Spatial localization data:
************

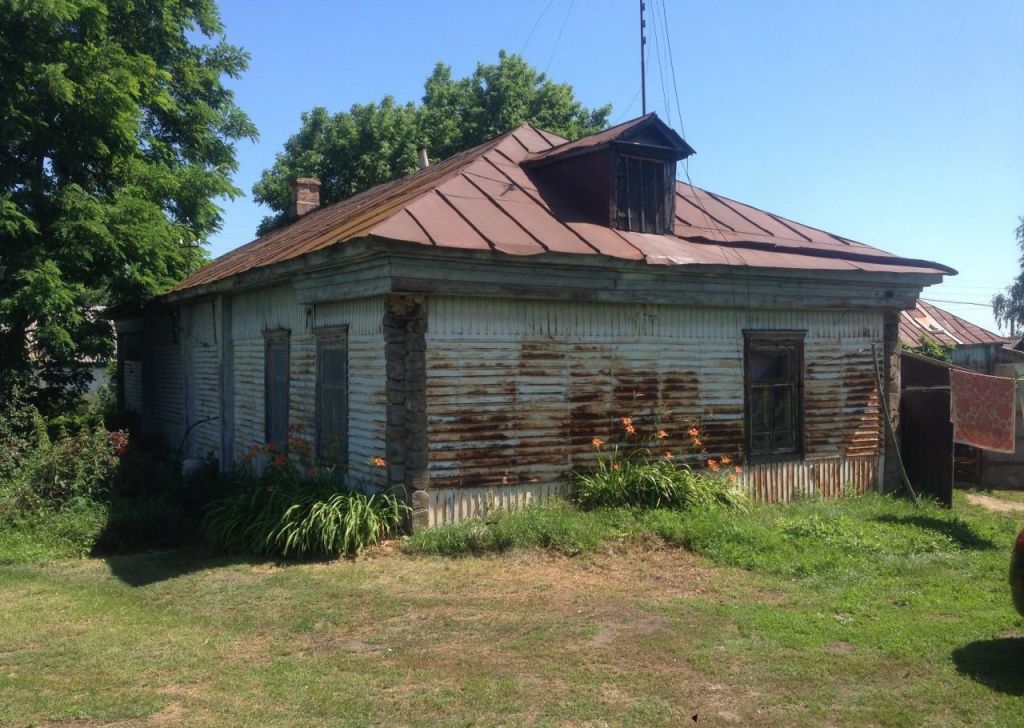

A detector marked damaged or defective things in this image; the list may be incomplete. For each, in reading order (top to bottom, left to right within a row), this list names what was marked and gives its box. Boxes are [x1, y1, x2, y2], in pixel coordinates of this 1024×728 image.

rusty shed roof [174, 116, 950, 292]
rusty metal roof [174, 118, 950, 292]
rusted siding panel [428, 296, 884, 507]
rusty metal roof [901, 298, 1003, 350]
rusty shed roof [901, 298, 1003, 350]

************

All the lines above should be reproduced exactly, and none of the pictures.

**Result below:**
A detector marked damaged or defective things in this image; the list may be incomplete. For each, in reading order (top to bottom, left to right within a row), this list names what was marked and gives its box. Boxes are [x1, y1, x2, y2], in pixel coordinates of this 1024×728 image.

rusty shed roof [174, 116, 950, 292]
rusty metal roof [174, 118, 950, 292]
rusted siding panel [428, 296, 884, 507]
rusty metal roof [901, 298, 1003, 350]
rusty shed roof [901, 298, 1003, 350]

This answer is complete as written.